PROBLÈME À TRAITER → Mettez sous forme de liste JSON de chaînes le passage du listing allant de la ligne contenant « At what distance » jusqu'à la ligne contenant « 3753 centimetres », bornes incluses, à raison d'une chaîne par ligne et sans les lignes vides.

DONNÉES FOURNIES →
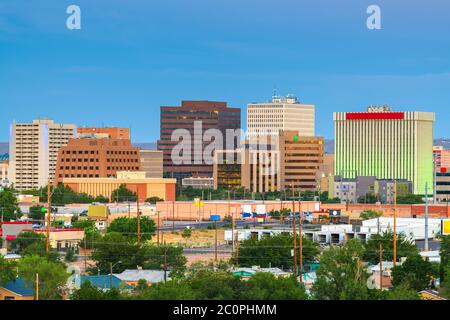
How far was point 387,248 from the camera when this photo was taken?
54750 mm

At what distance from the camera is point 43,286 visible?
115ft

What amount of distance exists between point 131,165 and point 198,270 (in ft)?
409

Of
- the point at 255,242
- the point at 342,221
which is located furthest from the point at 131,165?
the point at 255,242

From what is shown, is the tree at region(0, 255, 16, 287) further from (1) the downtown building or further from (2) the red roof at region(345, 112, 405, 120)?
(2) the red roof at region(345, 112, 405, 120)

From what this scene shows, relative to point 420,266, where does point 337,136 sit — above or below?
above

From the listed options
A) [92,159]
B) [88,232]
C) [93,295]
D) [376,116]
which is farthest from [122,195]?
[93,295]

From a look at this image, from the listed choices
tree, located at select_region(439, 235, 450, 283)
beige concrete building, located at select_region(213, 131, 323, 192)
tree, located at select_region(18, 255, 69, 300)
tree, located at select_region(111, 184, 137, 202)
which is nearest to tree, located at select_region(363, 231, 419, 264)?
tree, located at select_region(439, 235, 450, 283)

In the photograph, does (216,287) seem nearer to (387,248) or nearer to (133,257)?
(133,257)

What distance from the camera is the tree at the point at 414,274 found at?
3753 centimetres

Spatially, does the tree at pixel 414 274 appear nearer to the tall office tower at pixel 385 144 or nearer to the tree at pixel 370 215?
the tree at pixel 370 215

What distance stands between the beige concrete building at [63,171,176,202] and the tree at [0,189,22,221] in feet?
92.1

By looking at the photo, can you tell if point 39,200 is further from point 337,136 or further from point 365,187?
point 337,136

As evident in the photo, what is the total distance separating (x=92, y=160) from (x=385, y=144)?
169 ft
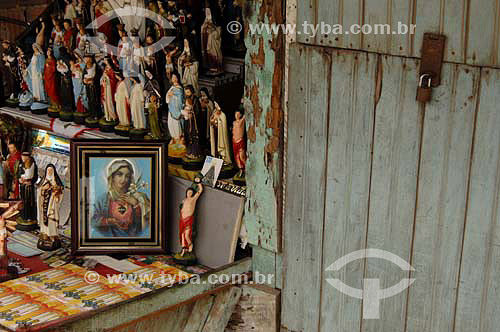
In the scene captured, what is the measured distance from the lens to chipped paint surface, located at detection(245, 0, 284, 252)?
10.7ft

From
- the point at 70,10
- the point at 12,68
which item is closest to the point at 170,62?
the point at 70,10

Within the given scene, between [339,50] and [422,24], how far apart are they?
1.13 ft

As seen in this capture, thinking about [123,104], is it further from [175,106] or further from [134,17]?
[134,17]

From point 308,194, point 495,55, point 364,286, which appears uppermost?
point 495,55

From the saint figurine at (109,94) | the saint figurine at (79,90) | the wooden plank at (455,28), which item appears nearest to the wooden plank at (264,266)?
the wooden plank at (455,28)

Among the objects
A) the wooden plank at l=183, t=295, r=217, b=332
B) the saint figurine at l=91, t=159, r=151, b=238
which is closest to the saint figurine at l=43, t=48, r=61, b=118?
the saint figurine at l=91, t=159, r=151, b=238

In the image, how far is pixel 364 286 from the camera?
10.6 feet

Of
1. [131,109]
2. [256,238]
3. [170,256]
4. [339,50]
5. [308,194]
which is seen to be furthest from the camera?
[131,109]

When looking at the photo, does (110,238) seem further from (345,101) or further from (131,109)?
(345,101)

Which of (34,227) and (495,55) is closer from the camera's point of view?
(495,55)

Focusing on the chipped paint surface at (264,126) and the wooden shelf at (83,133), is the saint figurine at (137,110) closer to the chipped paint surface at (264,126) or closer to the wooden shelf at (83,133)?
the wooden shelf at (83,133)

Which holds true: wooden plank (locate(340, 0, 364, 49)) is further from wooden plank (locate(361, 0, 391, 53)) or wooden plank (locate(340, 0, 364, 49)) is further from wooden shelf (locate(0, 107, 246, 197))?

---

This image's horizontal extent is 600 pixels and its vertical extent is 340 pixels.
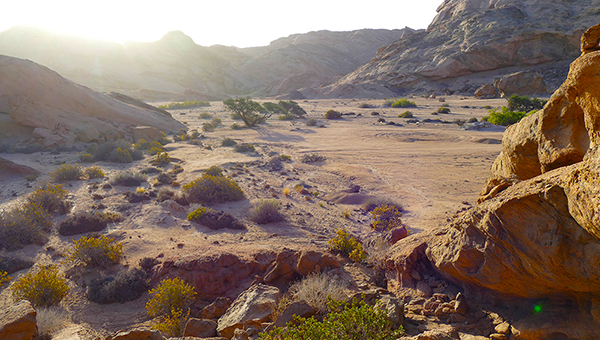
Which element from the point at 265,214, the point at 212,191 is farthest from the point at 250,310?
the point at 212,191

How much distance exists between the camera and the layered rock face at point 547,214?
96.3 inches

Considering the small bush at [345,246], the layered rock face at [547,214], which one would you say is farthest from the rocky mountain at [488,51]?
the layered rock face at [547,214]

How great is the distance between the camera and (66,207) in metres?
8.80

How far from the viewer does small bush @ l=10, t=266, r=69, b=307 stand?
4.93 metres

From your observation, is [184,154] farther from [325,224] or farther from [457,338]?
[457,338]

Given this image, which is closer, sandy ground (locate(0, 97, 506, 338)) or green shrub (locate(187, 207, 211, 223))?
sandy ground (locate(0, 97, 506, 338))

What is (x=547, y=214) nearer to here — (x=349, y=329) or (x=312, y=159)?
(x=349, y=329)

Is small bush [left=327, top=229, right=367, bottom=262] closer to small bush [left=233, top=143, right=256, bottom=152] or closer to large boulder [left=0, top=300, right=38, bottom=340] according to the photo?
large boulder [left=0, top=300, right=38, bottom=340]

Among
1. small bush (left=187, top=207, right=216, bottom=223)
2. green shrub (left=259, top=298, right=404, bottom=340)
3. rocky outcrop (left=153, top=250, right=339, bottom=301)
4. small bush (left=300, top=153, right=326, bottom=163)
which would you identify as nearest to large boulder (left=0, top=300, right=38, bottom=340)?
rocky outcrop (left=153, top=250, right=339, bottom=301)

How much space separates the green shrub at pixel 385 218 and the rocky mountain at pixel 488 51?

RÉPONSE COMPLÈTE →
[
  "At what distance from the camera is point 43,286 visible?",
  "115ft",
  "What amount of distance exists between point 131,165 and point 198,270 (in ft)?",
  "409",
  "Of",
  "- the point at 255,242",
  "- the point at 342,221",
  "which is located furthest from the point at 131,165?",
  "the point at 255,242",
  "From what is shown, is the tree at region(0, 255, 16, 287) further from (1) the downtown building or further from (2) the red roof at region(345, 112, 405, 120)?",
  "(2) the red roof at region(345, 112, 405, 120)",
  "From what this scene shows, relative to point 420,266, where does point 337,136 sit — above or below?",
  "above",
  "From the listed options",
  "A) [92,159]",
  "B) [88,232]",
  "C) [93,295]",
  "D) [376,116]",
  "which is farthest from [122,195]?",
  "[93,295]",
  "From a look at this image, from the listed choices",
  "tree, located at select_region(439, 235, 450, 283)",
  "beige concrete building, located at select_region(213, 131, 323, 192)",
  "tree, located at select_region(18, 255, 69, 300)",
  "tree, located at select_region(111, 184, 137, 202)",
  "which is nearest to tree, located at select_region(363, 231, 419, 264)?",
  "tree, located at select_region(439, 235, 450, 283)",
  "In the photograph, does (216,287) seem nearer to (387,248) or nearer to (133,257)?",
  "(133,257)",
  "What distance from the camera is the tree at the point at 414,274 found at?",
  "3753 centimetres"
]